Hi, in my packages/functions/code I tend to remove large temporary variables as soon as possible, e.g. large intermediate vectors used in iterations. I sometimes also have the habit of doing this to make it explicit in the source code when a temporary object is no longer needed. However, I did notice that this can add a noticeable overhead when the rest of the iteration step does not take that much time. Trying to speed this up, I first noticed that rm(list="a") is much faster than rm(a). While at it, I realized that for the purpose of keeping the memory footprint small, I can equally well reassign the variable the value of a small object (e.g. a <- NULL), which is significantly faster than using rm().
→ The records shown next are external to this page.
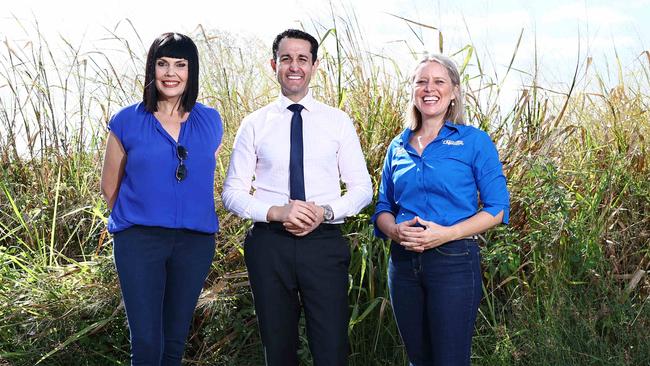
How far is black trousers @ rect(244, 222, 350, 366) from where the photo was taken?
335 centimetres

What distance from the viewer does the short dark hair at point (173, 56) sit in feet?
11.1

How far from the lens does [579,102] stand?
618 centimetres

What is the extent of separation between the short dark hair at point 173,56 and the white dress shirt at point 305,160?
26cm

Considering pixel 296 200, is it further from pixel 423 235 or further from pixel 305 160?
pixel 423 235

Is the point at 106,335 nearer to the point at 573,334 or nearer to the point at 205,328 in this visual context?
the point at 205,328

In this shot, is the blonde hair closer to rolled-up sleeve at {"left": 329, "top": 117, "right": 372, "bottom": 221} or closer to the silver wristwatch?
rolled-up sleeve at {"left": 329, "top": 117, "right": 372, "bottom": 221}

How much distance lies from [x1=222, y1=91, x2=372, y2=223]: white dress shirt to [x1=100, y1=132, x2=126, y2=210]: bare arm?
431 mm

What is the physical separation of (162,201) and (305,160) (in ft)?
1.95

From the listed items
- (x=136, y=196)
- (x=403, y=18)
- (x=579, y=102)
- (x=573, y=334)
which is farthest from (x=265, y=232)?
(x=579, y=102)

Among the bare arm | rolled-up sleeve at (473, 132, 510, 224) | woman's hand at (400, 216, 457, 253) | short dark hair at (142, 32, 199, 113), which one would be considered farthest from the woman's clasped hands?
the bare arm

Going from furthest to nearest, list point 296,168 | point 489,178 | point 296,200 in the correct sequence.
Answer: point 296,168
point 296,200
point 489,178

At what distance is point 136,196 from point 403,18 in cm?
254

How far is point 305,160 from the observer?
3445 mm

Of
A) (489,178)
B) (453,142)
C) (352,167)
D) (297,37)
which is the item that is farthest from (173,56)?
(489,178)
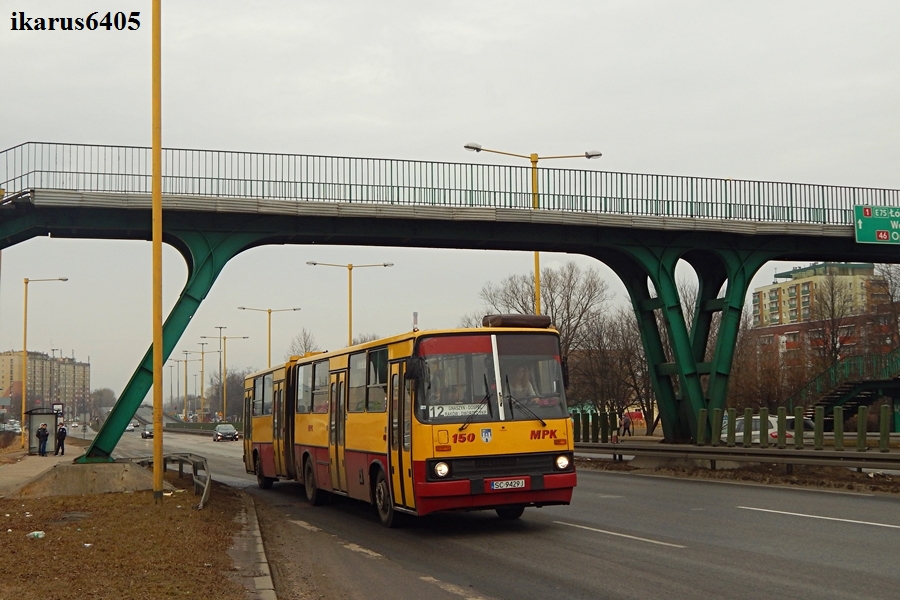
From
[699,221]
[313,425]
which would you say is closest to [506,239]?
[699,221]

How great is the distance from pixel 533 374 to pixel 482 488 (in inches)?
69.8

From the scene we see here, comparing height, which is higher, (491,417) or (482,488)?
(491,417)

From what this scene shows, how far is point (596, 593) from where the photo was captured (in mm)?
9133

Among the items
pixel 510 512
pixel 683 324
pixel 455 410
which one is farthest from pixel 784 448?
pixel 455 410

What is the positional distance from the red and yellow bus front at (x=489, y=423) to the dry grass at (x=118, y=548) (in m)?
2.92

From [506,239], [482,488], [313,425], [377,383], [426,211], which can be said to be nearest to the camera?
[482,488]

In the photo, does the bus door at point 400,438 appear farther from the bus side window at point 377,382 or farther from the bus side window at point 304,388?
the bus side window at point 304,388

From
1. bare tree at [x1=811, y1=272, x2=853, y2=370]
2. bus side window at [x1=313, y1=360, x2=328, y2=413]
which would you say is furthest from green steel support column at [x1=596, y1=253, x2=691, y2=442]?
bare tree at [x1=811, y1=272, x2=853, y2=370]

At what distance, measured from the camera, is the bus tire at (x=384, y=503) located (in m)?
15.1

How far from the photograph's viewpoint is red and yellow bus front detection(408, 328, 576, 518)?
44.9ft

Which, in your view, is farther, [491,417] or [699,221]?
[699,221]

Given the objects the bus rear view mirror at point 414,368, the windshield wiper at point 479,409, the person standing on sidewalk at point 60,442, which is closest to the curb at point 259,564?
the bus rear view mirror at point 414,368

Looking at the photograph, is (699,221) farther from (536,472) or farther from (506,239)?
(536,472)

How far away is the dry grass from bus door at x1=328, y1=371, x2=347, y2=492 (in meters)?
1.77
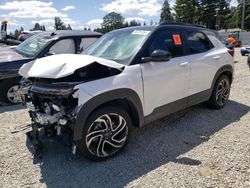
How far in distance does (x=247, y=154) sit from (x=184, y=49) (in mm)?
1956

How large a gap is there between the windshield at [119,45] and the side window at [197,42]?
1.02 meters

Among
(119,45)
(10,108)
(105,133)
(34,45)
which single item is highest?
(34,45)

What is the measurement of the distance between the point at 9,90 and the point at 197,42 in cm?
424

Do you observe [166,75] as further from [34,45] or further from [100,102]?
[34,45]

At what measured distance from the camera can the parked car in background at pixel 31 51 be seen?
244 inches

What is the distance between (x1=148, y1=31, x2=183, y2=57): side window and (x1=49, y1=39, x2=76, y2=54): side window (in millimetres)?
3203

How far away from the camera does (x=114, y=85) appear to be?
357 cm

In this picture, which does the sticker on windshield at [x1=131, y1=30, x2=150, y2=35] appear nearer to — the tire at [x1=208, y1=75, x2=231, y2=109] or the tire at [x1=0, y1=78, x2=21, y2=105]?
the tire at [x1=208, y1=75, x2=231, y2=109]

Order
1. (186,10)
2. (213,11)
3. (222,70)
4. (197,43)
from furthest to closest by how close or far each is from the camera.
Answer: (213,11), (186,10), (222,70), (197,43)

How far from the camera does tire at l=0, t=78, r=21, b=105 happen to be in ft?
20.4

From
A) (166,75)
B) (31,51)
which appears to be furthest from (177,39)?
(31,51)

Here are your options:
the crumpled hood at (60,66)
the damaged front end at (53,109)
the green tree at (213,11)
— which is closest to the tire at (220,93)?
the crumpled hood at (60,66)

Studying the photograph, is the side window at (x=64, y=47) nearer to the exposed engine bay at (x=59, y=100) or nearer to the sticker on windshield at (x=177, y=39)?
the exposed engine bay at (x=59, y=100)

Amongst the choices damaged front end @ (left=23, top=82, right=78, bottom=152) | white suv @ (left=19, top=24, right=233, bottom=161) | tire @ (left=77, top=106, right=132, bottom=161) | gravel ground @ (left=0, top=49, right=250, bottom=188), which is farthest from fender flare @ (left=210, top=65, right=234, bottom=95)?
damaged front end @ (left=23, top=82, right=78, bottom=152)
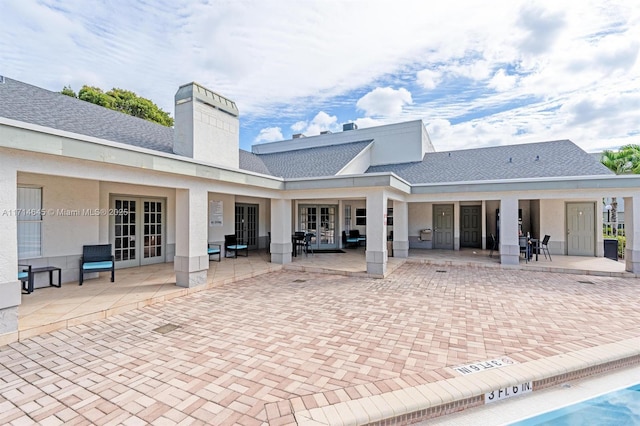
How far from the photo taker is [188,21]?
8.74 meters

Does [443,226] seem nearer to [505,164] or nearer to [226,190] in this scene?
[505,164]

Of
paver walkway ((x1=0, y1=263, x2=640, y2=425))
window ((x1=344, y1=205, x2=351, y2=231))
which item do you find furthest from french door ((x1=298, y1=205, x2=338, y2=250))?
paver walkway ((x1=0, y1=263, x2=640, y2=425))

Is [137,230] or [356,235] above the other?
[137,230]

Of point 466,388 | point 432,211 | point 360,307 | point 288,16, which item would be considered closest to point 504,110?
point 432,211

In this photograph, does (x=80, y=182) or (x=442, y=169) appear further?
(x=442, y=169)

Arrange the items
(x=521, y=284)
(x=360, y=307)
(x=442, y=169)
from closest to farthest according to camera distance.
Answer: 1. (x=360, y=307)
2. (x=521, y=284)
3. (x=442, y=169)

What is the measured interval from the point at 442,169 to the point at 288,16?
33.4 ft

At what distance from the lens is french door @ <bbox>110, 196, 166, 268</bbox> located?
371 inches

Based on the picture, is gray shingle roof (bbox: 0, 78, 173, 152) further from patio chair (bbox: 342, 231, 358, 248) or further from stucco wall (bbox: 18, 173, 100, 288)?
patio chair (bbox: 342, 231, 358, 248)

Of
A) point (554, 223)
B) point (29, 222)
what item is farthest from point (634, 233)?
point (29, 222)

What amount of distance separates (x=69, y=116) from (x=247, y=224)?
8390 mm

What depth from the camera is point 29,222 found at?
704 centimetres

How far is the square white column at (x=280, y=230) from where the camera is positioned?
11.1 m

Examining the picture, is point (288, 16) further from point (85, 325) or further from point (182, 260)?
point (85, 325)
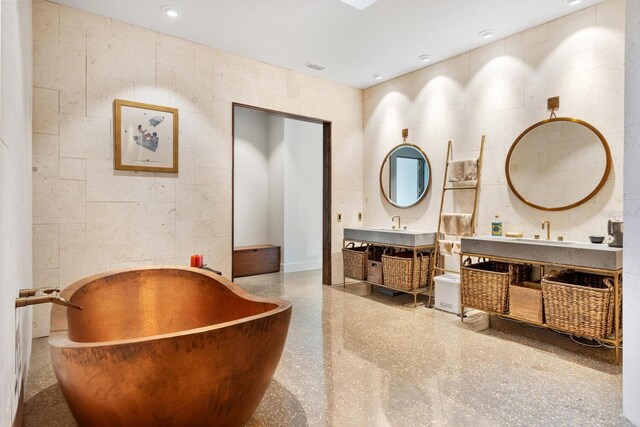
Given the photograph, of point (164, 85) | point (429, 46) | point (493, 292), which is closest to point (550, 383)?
point (493, 292)

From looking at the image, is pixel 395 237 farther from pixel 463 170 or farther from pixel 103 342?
pixel 103 342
SOME BENCHMARKS: A toy example imitating an iterative algorithm with "large" temporary objects. x <- matrix(rnorm(100e6), ncol=10e3) t1 <- system.time(for (k in 1:ncol(x)) { a <- x[,k] colSum <- sum(a) rm(a) # Not needed anymore b <- x[k,] rowSum <- sum(b) rm(b) # Not needed anymore }) t2 <- system.time(for (k in 1:ncol(x)) { a <- x[,k] colSum <- sum(a) rm(list="a") # Not needed anymore b <- x[k,] rowSum <- sum(b) rm(list="b") # Not needed anymore }) t3 <- system.time(for (k in 1:ncol(x)) { a <- x[,k] colSum <- sum(a) a <- NULL # Not needed anymore b <- x[k,] rowSum <- sum(b) b <- NULL # Not needed anymore })> t1user system elapsed 8.03 0.00 8.08> t1/t2user system elapsed 1.322900 0.000000 1.320261> t1/t3user system elapsed 1.715812 0.000000 1.662551 Is there a reason why I shouldn't assign NULL instead of using rm()? As far as I understand it, the garbage collector will be equally efficient cleaning out the previous object when using rm(a) or a <- NULL. Is there anything else I'm overlooking? Am I adding overhead somewhere else? /Henrik PS. With the above toy example one can obviously be a bit smarter by using: t4 <- system.time({for (k in 1:ncol(x)) { a <- x[,k] colSum <- sum(a) a <- x[k,] rowSum <- sum(a) } rm(list="a") }) but that's not my point.
William Dunlap
2013-May-25 21:00 UTC
[Rd] Assigning NULL to large variables is much faster than rm() - any reason why I should still use rm()?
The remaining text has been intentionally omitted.